Focus sur les Vascularites, l’Epigénétique et les Maladies Monogéniques

Outre les 2 pathologies développées ci-dessus, d’autres points ont été abordés.

A propos des vascularites, le Pr Loïc Guillevin a notamment indiqué qu’elles ne sont pas des maladies héréditaires transmissibles (pas de transmission monogénique) mais qu’elles sont multifactorielles avec une intrication de l’environnement et de la génétique. Les polymorphismes génétiques déjà mis en évidence (HLA-DR4 et maladie de Horton, HLA-B51 et maladie de Behçet…) pourraient permettre dans l’avenir de définir le pronostic, de prédire les rechutes et de faciliter les choix thérapeutiques.

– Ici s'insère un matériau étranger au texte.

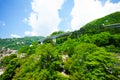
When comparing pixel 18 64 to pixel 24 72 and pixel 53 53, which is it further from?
pixel 53 53

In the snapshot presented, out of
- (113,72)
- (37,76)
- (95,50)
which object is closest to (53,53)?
(37,76)

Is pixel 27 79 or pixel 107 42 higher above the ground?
pixel 107 42

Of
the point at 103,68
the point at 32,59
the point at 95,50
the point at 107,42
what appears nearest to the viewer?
the point at 103,68

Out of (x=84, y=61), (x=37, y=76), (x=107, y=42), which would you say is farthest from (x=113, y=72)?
(x=107, y=42)

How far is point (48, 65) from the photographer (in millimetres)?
30656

Le Pr Corinne Miceli-Richard a exposé les mécanismes de l’épigénétique, une voie récente de la génétique qui étudie les modifications dans l’expression des gènes sans modification de l’information contenue dans les gènes eux-mêmes (ses travaux en ce domaine portent plus précisément sur la maladie de Gougerot –Sjögren).

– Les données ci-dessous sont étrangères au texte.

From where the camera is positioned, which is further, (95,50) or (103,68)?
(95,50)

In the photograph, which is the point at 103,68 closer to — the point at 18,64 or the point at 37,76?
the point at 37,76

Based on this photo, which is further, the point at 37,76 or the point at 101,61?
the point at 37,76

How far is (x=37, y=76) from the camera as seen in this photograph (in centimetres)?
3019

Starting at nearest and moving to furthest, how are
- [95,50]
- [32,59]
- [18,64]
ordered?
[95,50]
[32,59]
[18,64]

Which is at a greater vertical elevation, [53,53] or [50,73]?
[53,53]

Enfin, le Pr Fatima Ailala exposé la problématique des maladies auto-immunes monogéniques. Si la grande majorité des affections auto-immunes est polygénique, il existe quelques exemples d’affections monogéniques qui ont contribué à mieux comprendre la pathogénie de l’auto-immunité. Les trois principales atteintes connues – les syndromes APECED, IPEX et les syndromes prolifératifs auto-immuns dits ALPS – sont caractérisées par un défaut de régulation des lymphocytes T, défaut secondaire à des mutations sur les gènes de certains facteurs de transcription. Ces mutations sont responsables de maladies extrêmement rares mais très sévères chez l’homme et d’apparition le plus souvent précoce.